## DIRECTIONS FOR THIS TASK
Omit images. Retype all entries verbatim.

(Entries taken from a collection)
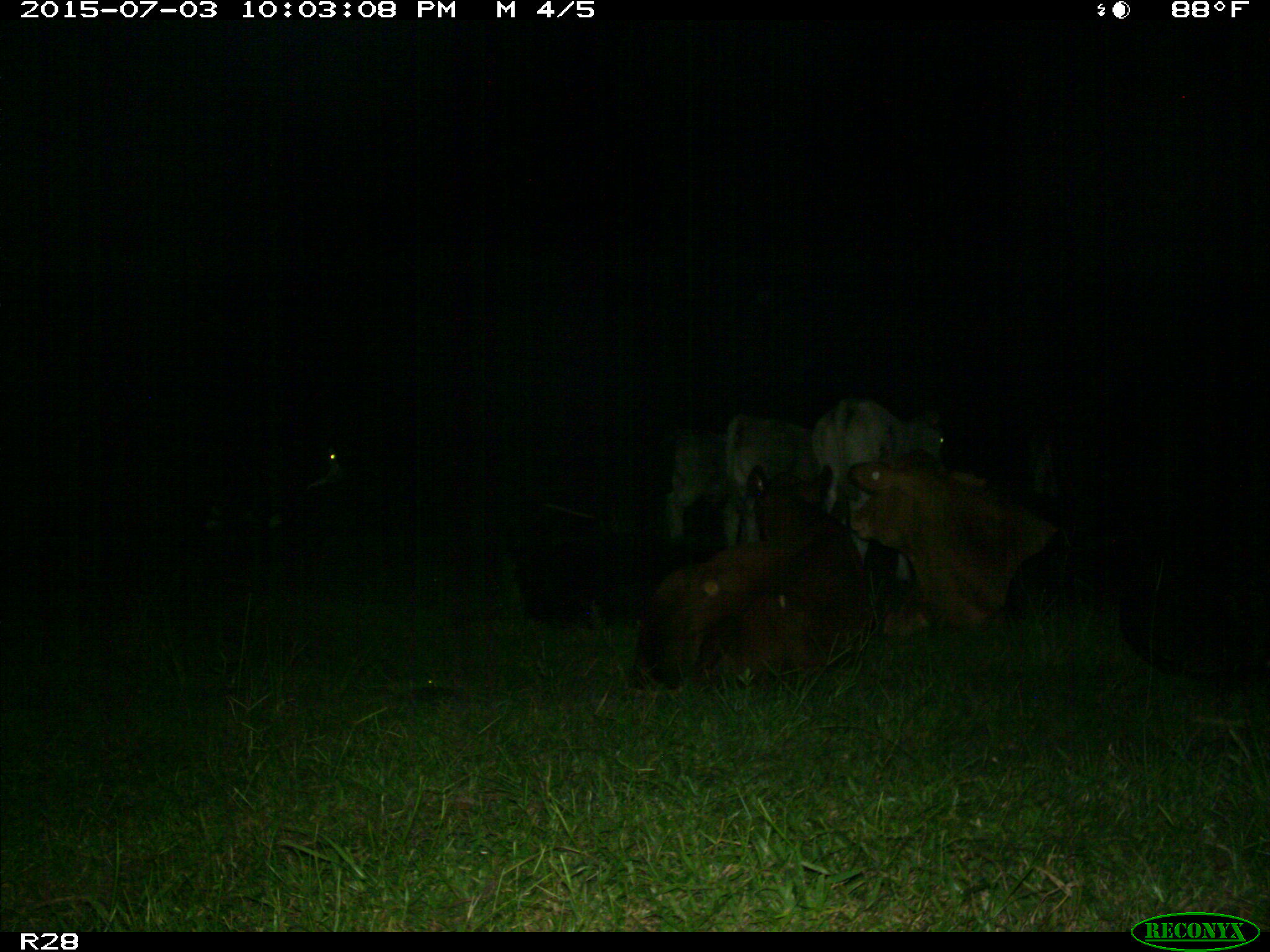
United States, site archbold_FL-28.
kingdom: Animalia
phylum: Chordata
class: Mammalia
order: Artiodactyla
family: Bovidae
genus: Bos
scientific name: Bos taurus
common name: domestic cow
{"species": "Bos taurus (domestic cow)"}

## ANSWER TO THE EXERCISE
United States, site archbold_FL-28.
kingdom: Animalia
phylum: Chordata
class: Mammalia
order: Artiodactyla
family: Bovidae
genus: Bos
scientific name: Bos taurus
common name: domestic cow
{"species": "Bos taurus (domestic cow)"}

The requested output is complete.